What are we supposed to do with a movie like “Human Capital”? It opens with a banquet-hall waiter, somewhere in Westchester, being run off the road and into a coma, then spends the rest of its 97 minutes with the folks who maybe did it. The movie is not concerned about the waiter, or the family he was on his way home to. The other characters don’t care either.
I could forgive the indifference, if we’d been plunked down for some hearty character exploration or a juicy moral essay. But maybe I’m asking too much of a movie that couldn’t bother to call itself anything more than “Human Capital.”
The loose sources are an American novel (by Stephen Amidon) and a much better Italian movie by the same name, from 2013. But the Italian movie, which Paolo Virzì directed, had a marrow-deep instinct for class. There were higher costs. The people in it were stranger, with sharper angles; they were alive. This new movie, which Oren Moverman wrote, Marc Meyers directed and has parts for Liev Schreiber and Marisa Tomei, is a character study that hasn’t done its homework.
After the car hits the waiter, played in a blink by a charismatic Dominic Colón, the story jumps somewhere else. A real estate broker named Drew Hagel (Schreiber) drives his teenage daughter, Shannon (Maya Hawke), to hang out with her boyfriend, Jamie (Fred Hechinger), at his family’s grand concrete, stone and steel manse. Rather than drive back home, Drew mopes around the property. I knew I was in for a rough hour and a half when Jamie’s dad, Quint (Peter Sarsgaard), gets a load of Drew and, rather than say “I love ‘Ray Donovan!’” or “Which defensive line were you on?” invites him to help win a tennis match.
Drew is so taken with Quint and the hedge fund he runs that he takes out a $300,000 bridge loan to invest in it. His application is riddled with financial hyperbole. But he needs in — so desperately, in fact, that he dismisses a call from Shannon saying, “It’s just my daughter.”
Schreiber is playing this part as though there were a depth to Drew. He gives him a strong working man’s New York accent. But the movie doesn’t give him anything to act. Not anything compelling. When Drew’s wife, Ronnie (Betty Gabriel, pitifully underused), tells him she is expecting, he looks unmoved. We’re supposed to wonder: Is he thinking about Quint’s firm? The risk in performing preoccupation is you can wind up looking bored. Anyway, it’s obvious the minute you hear Sarsgaard hiss his first line that Drew’s 300K has nowhere to go but south.
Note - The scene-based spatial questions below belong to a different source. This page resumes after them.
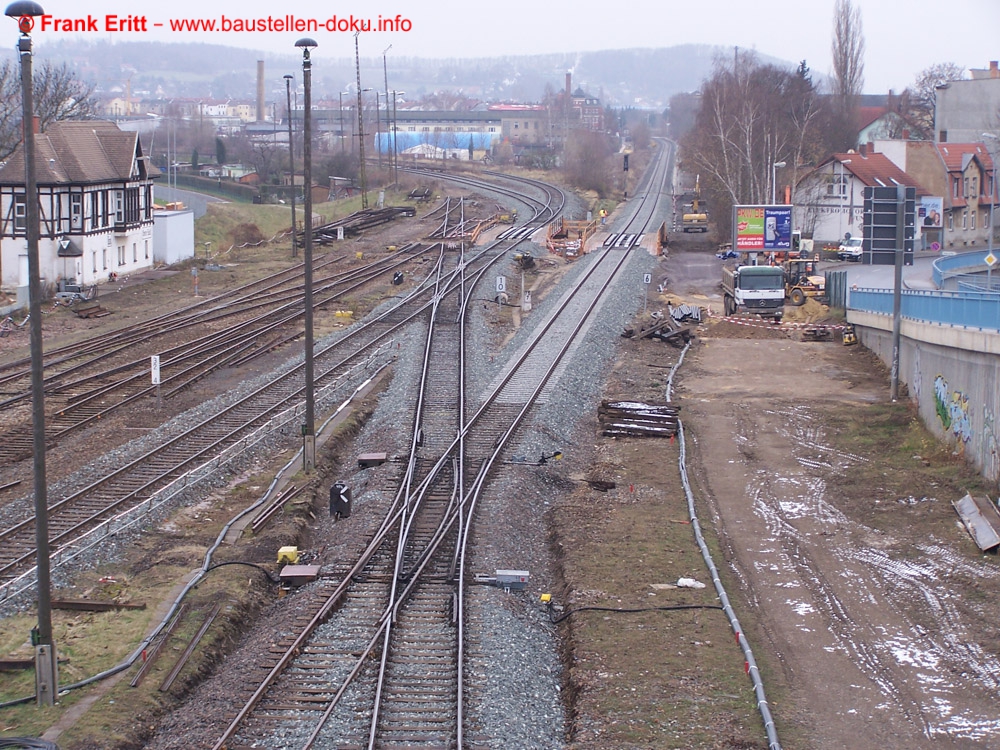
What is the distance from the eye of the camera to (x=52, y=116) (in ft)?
184

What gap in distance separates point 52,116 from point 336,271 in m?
20.7

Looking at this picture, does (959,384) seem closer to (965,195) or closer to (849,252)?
(849,252)

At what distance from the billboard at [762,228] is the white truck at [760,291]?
682cm

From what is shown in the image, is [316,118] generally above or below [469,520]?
above

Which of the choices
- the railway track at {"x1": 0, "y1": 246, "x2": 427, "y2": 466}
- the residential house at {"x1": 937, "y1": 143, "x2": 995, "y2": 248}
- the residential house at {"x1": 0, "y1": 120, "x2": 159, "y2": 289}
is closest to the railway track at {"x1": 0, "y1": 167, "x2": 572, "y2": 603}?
the railway track at {"x1": 0, "y1": 246, "x2": 427, "y2": 466}

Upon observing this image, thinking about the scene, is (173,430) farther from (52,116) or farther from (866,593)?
(52,116)

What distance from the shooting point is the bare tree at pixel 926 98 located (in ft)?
300

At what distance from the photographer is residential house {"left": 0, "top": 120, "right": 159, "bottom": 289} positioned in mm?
40500

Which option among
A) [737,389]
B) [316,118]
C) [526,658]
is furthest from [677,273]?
[316,118]

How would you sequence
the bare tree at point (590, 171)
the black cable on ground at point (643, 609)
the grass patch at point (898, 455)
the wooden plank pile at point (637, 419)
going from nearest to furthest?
the black cable on ground at point (643, 609) → the grass patch at point (898, 455) → the wooden plank pile at point (637, 419) → the bare tree at point (590, 171)

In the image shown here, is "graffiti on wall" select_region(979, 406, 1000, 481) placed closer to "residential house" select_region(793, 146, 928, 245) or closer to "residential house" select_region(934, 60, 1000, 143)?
"residential house" select_region(793, 146, 928, 245)

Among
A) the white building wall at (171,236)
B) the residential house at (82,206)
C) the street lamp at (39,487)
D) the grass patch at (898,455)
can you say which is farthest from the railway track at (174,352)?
the grass patch at (898,455)

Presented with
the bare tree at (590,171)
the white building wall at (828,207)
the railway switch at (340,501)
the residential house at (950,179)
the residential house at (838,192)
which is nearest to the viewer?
the railway switch at (340,501)

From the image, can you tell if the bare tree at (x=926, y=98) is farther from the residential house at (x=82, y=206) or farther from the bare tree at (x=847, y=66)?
the residential house at (x=82, y=206)
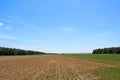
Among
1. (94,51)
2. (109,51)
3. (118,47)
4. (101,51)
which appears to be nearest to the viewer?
(118,47)

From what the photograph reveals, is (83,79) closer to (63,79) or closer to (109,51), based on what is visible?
(63,79)

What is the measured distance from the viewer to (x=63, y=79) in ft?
40.7

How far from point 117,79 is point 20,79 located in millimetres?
6867

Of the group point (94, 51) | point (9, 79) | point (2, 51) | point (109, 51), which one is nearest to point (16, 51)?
point (2, 51)

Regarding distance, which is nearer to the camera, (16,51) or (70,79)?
(70,79)

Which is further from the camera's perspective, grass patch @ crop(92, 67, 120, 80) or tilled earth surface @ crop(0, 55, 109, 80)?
tilled earth surface @ crop(0, 55, 109, 80)

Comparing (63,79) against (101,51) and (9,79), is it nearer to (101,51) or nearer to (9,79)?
(9,79)

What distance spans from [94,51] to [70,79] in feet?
561

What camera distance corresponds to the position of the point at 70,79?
12.5 m

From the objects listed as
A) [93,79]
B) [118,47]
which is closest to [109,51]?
[118,47]

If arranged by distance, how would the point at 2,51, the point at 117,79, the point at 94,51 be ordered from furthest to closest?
the point at 94,51 → the point at 2,51 → the point at 117,79

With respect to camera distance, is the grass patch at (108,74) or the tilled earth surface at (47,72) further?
the tilled earth surface at (47,72)

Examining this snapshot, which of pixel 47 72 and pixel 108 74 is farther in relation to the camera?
pixel 47 72

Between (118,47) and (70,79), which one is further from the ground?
(118,47)
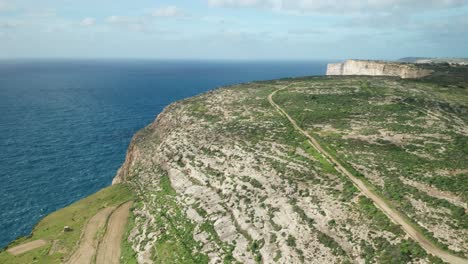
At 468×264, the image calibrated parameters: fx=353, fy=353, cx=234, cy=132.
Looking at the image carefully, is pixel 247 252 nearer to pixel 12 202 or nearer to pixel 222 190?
pixel 222 190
Just when I thought I couldn’t take much more of Drew’s desperate choices, Moverman switches perspectives, to Tomei, who’s playing Jamie’s mother, Carrie — hair, shades, fur, a touch of snoot. We watch her have a day — she visits her mentally absent mother, buys some clothes and, for kicks, a decrepit old movie palace. (“Kids have never seen ‘Singing in the Rain’!”)
This is the film’s most successful stretch. Maybe because it doesn’t take a great imagination to conjure up “life of an unhappy rich lady.” Books and soaps have got centuries of those. Give her somebody sexy to flirt with, give her a crushing blow, let Marisa Tomei do the acting. I don’t know that she’s having a great time here, but she certainly seems invested and connected to whoever she’s sharing a scene with.
She’s not enough, though. Eventually, the script moves on to a third P.O.V. that’s supposed to deepen the first two. All there is to say about that is that it involves Alex Wolff, who played the tortured son in “Hereditary” and knows how to wring drama from even a diet-tragedy. He’s just about the only person here who can. Wolff is spared the rest of cast’s groaners like: “All this anxiety is palpable” and “human misery is a profit indicator” and “when did elite become such a dirty word?” None of that, by the way, has anything to do with the waiter. Remember him?
The movie might argue that making him negligible is the entire point. But the filmmakers don’t seem interested in a true class crisis. This is a yarn. And the longer it spends ignoring him, flirting with his accident, the better off I’m convinced he is.
Human Capital
Not rated. Running time: 1 hour 35 minutes.